> [Tasks to carry out]:
#1 Answer these questions from the Ireland book review:
(a) What kind of music and dance does the author mean?
(b) Which two vegetables served together does the reviewer call ever present?
(c) What food did the reviewer have to avoid?
#2 Decide whether each statement agrees with the Ireland book review. Answer yes or no, and quote the deciding words.
(a) The author's discussion of music is about "River Dance."
(b) Irish food was traditionally plain.
(c) The reviewer enjoyed the pudding sausages after trying them.
#3 List every food the Ireland book review names.

> [Text excerpt]:
=====
But the author shared wonderful stories of her various trips and the delightful people she encountered. This section alone is worth the price of the book!
One can't discuss Ireland without mentioning music. Ah, the Irish must each be a gifted musician. And she isn't talking "River Dance." No, she means the genuine folk music and dance found throughout the country. Just reading this section brought back happy memories for me.
Photo Opportunities: I'll let you read this section yourself. All I can say is you'll be taking hundreds of photos. This is the greenest, loveliest place on earth.
The author covers foods very well. Traditionally, Irish fare was plain. After all, this country suffered many famines and the population learned to get by on little. An influx of tourists coupled with culinary schools has produced diversity in foods. My husband and I were well fed there. We found it interesting that more than one type potato dish is served at dinner and also that carrots combined with parsnips is ever present. We happen to like them, so that's fine with us. One thing I had to avoid is the black and white "pudding" sausages. I tried them. Blech!
=====
> [Information given]:

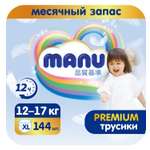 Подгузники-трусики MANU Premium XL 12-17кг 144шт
=====
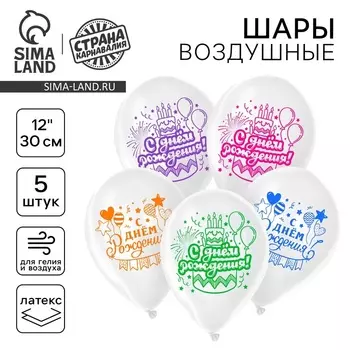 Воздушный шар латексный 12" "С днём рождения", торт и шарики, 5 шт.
=====
> [Expected results]:
#1
(a) Genuine folk music and dance found throughout the country
(b) Carrots and parsnips
(c) The black and white "pudding" sausages

#2
(a) No: "No, she means the genuine folk music and dance found throughout the country."
(b) Yes: "Traditionally, Irish fare was plain."
(c) No: "I tried them. Blech!"

#3
- Potato dishes
- Carrots
- Parsnips
- Black and white "pudding" sausages